_WORK ITEM:_
Please extend the news report on Peter DeFazio's decision not to seek re-election, starting after its last sentence. The listing below is not part of that report.
-- TEXT PASSAGE follows --
By David Shepardson
WASHINGTON (Reuters) -U.S. House Transportation and Infrastructure Committee chair Peter DeFazio, a Democrat, said on Wednesday he will not seek re-election in 2022.
DeFazio, who has served in the House of Representatives since 1986, is the latest senior Democrat in Congress to announce a decision to not seek re-election, coming at a time when many expect Republicans may retake control of the House in the November 2022 midterm elections.
“For 36 years I have fought corporate greed and special interests,” the 74-year-old DeFazio, who is from Oregon, said in a statement. “It’s time for me to pass the baton to the next generation so I can focus on my health and well-being.”
DeFazio helped lead the effort to dramatically boost infrastructure spending and a comprehensive investigation into the safety of the Boeing 737 MAX.
DeFazio has been involved in key infrastructure issues. He also helped lead the effort to provide U.S. airlines with emergency government assistance after the onset of the COVID-19 pandemic and pressed the Federal Aviation Administration (FAA) to get tough on passenger misbehavior.
-- TEXT PASSAGE concluded --
-- SOURCE MATERIAL follows --
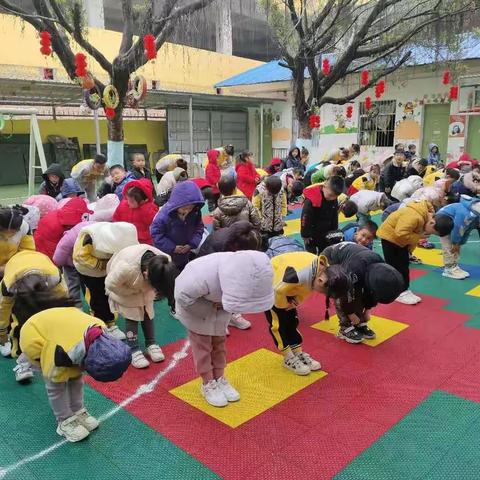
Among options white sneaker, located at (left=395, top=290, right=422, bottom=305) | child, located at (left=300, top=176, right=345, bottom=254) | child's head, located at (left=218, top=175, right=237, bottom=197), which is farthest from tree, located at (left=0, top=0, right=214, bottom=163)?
white sneaker, located at (left=395, top=290, right=422, bottom=305)

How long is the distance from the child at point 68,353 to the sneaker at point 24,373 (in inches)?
29.0

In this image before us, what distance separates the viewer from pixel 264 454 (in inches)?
98.7

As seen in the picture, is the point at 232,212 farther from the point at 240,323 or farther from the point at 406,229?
the point at 406,229

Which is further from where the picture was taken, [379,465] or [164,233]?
[164,233]

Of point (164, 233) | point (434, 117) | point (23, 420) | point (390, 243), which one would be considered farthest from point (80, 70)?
point (434, 117)

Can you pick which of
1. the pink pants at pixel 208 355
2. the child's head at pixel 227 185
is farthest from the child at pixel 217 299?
the child's head at pixel 227 185

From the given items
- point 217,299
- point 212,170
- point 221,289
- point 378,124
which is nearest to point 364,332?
point 217,299

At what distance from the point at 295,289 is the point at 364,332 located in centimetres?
120

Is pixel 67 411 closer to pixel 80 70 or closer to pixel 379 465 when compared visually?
pixel 379 465

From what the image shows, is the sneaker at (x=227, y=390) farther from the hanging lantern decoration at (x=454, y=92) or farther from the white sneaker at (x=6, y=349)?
the hanging lantern decoration at (x=454, y=92)

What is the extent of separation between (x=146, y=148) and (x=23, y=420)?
14.8 metres

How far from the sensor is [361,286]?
3410 millimetres

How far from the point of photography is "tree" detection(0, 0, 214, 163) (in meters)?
8.30

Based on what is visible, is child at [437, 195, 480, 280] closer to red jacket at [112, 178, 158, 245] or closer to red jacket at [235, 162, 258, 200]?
red jacket at [112, 178, 158, 245]
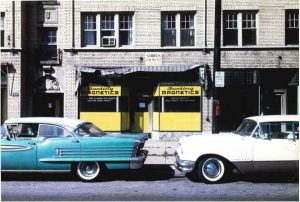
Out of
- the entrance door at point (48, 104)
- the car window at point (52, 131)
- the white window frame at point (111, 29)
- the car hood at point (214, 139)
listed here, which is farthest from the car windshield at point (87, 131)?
the entrance door at point (48, 104)

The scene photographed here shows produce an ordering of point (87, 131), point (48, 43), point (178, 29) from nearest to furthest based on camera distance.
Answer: point (87, 131) < point (178, 29) < point (48, 43)

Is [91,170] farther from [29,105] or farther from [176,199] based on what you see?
[29,105]

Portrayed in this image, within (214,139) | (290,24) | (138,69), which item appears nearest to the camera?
(214,139)

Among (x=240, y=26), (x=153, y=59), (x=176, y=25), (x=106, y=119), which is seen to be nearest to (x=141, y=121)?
(x=106, y=119)

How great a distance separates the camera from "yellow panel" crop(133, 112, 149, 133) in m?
18.4

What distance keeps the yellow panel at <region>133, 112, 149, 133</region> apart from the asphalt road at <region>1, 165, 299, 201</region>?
7475 mm

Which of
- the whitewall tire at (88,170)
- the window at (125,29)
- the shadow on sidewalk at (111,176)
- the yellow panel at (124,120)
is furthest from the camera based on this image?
the window at (125,29)

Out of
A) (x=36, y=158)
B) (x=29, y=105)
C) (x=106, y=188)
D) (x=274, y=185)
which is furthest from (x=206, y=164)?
(x=29, y=105)

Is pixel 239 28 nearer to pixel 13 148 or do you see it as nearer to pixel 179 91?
pixel 179 91

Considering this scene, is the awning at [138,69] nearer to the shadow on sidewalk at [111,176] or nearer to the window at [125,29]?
the window at [125,29]

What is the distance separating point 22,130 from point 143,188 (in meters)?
3.31

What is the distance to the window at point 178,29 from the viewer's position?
17.9 metres

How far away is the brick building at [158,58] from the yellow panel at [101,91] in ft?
0.15

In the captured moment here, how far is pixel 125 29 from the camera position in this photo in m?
18.0
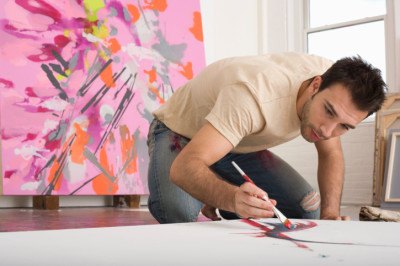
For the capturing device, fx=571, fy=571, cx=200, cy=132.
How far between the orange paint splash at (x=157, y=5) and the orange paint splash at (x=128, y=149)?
3.01 ft

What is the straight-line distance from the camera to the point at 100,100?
12.4 ft

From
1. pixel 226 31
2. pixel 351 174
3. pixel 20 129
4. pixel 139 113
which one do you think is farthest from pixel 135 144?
pixel 351 174

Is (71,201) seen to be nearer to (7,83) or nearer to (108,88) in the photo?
(108,88)

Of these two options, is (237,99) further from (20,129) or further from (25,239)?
(20,129)

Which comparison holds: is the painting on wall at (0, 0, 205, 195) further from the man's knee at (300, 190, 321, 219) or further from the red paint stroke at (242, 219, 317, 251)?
the red paint stroke at (242, 219, 317, 251)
-- SOURCE MATERIAL concluded --
_RESULT FOR THIS EXERCISE:_
The president of the Association of Flight Attendants, Sara Nelson, said DeFazio had been a champion for airline workers on issues “from fines and penalties for disruptive passengers and sexual assault, to evacuation standards and staffing requirements to stopping the spraying of poisonous pesticides in the cabin to fighting for child restraint seats for our youngest passengers.”
She noted DeFazio’s key role in the airline industry winning $54 billion in COVID-19 payroll assistance. “We owe our jobs and a functioning airline industry to Peter DeFazio,” Nelson said.
DeFazio helped win reforms of the FAA’s certification of new airplanes and the delegation of some responsibilities to manufacturers after two fatal Boeing 737 MAX crashes in five months killed 346 people. He’s continued to press the FAA on its oversight of Boeing.
He has also focused on efforts to combat climate change, especially through cutting emissions from the transportation sector and been a advocate for transit and rail.